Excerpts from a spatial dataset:
- - -

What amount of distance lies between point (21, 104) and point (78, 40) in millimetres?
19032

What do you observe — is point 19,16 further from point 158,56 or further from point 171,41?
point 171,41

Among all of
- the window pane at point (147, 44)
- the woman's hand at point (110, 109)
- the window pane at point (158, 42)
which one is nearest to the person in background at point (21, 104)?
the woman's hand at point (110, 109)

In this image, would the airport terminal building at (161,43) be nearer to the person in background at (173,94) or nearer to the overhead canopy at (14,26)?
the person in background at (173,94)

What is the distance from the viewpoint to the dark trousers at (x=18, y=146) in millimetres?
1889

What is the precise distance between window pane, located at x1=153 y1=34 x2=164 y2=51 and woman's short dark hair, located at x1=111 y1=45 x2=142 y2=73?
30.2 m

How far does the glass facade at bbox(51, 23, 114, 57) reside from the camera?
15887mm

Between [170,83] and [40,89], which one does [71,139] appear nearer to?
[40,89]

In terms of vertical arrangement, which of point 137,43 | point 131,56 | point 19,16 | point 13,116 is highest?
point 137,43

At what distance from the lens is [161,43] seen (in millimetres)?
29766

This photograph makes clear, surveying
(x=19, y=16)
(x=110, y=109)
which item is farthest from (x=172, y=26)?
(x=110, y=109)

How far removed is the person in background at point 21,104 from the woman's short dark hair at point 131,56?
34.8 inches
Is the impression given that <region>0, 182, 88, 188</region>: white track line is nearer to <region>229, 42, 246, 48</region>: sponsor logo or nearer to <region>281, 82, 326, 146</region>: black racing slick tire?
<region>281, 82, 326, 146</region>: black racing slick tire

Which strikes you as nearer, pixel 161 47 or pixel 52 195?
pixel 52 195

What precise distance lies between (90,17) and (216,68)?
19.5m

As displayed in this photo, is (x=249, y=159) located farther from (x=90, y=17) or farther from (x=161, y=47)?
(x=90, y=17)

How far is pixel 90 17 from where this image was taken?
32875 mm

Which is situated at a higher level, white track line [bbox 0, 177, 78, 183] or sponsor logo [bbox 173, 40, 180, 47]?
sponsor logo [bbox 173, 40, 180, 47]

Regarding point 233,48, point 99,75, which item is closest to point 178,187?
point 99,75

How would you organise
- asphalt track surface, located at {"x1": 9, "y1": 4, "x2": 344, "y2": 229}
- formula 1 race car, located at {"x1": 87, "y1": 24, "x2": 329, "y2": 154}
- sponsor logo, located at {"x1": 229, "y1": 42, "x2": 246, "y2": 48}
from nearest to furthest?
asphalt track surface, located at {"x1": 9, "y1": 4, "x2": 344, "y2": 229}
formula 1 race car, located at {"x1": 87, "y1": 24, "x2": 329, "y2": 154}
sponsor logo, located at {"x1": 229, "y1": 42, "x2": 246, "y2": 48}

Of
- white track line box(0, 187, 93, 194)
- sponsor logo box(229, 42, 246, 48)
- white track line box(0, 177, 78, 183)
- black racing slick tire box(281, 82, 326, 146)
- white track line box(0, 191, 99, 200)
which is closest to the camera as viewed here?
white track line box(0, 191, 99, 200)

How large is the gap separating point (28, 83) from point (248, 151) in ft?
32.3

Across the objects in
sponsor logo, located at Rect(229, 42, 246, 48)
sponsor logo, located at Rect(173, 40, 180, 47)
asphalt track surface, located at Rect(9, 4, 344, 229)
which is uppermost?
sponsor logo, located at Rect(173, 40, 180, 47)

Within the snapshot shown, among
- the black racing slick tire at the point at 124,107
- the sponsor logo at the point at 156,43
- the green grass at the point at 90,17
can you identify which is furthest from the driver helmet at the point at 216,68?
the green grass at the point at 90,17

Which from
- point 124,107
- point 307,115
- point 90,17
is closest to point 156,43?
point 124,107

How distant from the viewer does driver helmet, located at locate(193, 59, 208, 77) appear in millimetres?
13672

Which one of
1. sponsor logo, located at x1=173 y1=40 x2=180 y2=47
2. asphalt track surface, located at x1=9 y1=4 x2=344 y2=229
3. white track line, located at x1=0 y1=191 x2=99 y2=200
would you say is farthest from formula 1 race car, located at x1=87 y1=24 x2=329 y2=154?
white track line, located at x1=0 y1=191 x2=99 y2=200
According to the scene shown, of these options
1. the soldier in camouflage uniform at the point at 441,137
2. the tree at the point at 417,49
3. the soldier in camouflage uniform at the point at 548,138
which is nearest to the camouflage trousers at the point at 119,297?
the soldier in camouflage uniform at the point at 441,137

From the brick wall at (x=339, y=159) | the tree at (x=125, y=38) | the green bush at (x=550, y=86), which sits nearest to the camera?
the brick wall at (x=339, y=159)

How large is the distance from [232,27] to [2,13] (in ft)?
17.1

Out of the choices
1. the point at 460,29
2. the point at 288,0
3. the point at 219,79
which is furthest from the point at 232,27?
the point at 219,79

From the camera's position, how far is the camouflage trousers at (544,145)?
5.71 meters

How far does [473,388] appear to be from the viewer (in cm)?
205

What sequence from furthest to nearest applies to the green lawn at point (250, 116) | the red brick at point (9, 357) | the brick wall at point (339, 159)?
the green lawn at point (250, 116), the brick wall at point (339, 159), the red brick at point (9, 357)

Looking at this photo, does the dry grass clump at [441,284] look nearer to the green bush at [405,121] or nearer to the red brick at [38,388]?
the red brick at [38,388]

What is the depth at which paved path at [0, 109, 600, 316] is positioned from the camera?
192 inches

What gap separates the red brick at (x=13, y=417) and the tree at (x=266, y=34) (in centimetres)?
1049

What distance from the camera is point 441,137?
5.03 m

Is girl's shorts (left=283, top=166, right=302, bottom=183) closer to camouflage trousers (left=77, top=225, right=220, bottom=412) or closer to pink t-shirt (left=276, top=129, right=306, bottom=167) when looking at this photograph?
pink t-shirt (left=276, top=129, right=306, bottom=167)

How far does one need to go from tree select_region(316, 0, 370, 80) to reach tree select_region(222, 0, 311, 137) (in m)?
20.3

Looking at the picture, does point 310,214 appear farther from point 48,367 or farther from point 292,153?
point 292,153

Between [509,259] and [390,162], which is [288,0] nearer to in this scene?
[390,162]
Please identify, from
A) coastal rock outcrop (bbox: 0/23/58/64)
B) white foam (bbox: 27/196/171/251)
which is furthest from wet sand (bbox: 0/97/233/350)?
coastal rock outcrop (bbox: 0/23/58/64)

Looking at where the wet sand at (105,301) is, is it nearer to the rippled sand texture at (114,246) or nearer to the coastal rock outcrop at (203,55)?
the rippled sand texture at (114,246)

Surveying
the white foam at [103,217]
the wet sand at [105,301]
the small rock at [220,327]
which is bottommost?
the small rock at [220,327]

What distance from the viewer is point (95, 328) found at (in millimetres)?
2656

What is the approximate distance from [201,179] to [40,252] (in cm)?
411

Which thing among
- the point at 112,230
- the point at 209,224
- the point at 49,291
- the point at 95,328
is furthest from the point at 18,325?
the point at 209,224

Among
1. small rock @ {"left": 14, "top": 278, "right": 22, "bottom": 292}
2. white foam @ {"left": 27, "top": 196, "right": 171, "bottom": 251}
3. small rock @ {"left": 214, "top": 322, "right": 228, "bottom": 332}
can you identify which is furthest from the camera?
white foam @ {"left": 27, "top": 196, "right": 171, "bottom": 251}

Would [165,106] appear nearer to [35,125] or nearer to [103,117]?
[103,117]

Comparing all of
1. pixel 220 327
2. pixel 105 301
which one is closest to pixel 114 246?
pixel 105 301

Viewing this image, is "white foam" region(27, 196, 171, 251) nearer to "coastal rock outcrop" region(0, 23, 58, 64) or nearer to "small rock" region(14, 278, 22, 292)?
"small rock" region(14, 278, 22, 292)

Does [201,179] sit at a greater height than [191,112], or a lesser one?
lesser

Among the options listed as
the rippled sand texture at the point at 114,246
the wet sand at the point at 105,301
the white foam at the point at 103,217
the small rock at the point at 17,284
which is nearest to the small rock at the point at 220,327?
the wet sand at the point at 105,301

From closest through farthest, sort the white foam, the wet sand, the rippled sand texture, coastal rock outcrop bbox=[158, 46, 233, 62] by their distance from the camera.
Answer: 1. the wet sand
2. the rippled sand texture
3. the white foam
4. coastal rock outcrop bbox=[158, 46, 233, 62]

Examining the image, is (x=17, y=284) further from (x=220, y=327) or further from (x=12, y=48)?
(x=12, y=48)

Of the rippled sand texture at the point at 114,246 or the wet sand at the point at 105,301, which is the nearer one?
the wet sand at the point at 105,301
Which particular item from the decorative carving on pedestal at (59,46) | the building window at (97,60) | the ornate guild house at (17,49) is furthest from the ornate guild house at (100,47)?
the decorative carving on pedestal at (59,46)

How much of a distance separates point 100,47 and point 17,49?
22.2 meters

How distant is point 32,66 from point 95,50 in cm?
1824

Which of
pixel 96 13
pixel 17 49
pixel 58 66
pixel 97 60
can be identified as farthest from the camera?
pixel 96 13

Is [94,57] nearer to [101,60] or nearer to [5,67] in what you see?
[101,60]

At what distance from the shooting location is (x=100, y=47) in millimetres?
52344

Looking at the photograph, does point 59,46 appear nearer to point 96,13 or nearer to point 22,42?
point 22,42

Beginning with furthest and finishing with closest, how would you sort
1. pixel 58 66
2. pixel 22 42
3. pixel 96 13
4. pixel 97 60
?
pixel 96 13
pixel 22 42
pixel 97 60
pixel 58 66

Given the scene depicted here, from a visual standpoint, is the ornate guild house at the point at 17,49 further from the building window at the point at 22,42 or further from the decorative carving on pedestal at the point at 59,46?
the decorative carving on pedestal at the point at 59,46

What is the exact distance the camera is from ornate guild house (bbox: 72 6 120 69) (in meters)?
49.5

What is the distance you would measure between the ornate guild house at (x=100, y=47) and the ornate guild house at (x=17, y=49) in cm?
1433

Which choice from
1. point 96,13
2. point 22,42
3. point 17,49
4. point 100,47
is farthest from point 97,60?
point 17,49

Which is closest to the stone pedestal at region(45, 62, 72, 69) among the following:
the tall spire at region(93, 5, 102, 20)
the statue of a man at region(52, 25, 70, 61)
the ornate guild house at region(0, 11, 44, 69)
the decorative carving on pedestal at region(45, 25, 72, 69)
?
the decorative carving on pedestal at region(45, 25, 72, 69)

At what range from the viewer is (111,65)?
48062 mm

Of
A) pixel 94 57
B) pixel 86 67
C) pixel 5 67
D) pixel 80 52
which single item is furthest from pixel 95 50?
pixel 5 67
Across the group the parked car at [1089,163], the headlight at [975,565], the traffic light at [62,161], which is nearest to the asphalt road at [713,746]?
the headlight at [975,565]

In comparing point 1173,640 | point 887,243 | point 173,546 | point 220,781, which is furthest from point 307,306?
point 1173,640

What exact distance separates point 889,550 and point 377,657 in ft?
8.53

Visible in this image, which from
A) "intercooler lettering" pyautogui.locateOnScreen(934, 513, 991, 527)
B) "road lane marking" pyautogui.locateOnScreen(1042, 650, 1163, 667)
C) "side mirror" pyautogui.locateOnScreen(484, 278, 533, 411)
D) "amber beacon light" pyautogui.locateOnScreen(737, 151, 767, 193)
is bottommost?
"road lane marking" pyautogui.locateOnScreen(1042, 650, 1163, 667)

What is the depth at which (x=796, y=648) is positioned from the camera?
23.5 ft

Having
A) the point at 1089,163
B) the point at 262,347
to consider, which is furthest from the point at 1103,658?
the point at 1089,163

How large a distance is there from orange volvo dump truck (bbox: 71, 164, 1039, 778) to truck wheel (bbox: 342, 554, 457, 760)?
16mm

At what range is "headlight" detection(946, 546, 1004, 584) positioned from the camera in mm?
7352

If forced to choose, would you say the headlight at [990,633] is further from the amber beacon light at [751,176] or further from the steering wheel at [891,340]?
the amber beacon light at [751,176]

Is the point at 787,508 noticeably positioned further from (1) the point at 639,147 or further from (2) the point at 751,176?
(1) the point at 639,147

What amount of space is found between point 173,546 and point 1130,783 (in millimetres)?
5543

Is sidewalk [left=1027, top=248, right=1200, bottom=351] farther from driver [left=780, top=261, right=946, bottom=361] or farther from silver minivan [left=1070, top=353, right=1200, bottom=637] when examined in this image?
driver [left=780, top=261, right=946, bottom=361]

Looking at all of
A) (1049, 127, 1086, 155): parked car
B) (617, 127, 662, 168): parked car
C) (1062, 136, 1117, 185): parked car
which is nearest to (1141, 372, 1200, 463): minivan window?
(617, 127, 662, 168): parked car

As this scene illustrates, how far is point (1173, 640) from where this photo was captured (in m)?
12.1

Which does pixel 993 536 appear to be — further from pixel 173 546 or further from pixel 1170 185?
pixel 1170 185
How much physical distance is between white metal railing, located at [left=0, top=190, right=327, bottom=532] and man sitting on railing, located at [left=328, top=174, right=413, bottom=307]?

- - -

GIVEN TASK: Give again only the lines of the material above that run from the one with "If forced to" through the end, both included, exactly as they appear.

TASK SOLUTION:
If forced to choose, would you say the headlight at [990,633] is further from the amber beacon light at [751,176] or further from the steering wheel at [891,340]?
the amber beacon light at [751,176]

Is the point at 787,508 noticeably positioned further from (1) the point at 639,147 or further from (2) the point at 751,176?
(1) the point at 639,147

What amount of space is found between point 173,546 and point 1130,783 (in millimetres)?
5543

Is sidewalk [left=1027, top=248, right=1200, bottom=351] farther from driver [left=780, top=261, right=946, bottom=361] or farther from silver minivan [left=1070, top=353, right=1200, bottom=637] when examined in this image?
driver [left=780, top=261, right=946, bottom=361]

Looking at all of
A) (1049, 127, 1086, 155): parked car
B) (617, 127, 662, 168): parked car
C) (1062, 136, 1117, 185): parked car
which is nearest to (1141, 372, 1200, 463): minivan window?
(617, 127, 662, 168): parked car

As this scene illustrates, how far is point (1173, 640) from where this photo was captured (in m)?
12.1

Which does pixel 993 536 appear to be — further from pixel 173 546 or further from pixel 1170 185?
pixel 1170 185
How much physical distance is between white metal railing, located at [left=0, top=190, right=327, bottom=532] and man sitting on railing, located at [left=328, top=174, right=413, bottom=307]?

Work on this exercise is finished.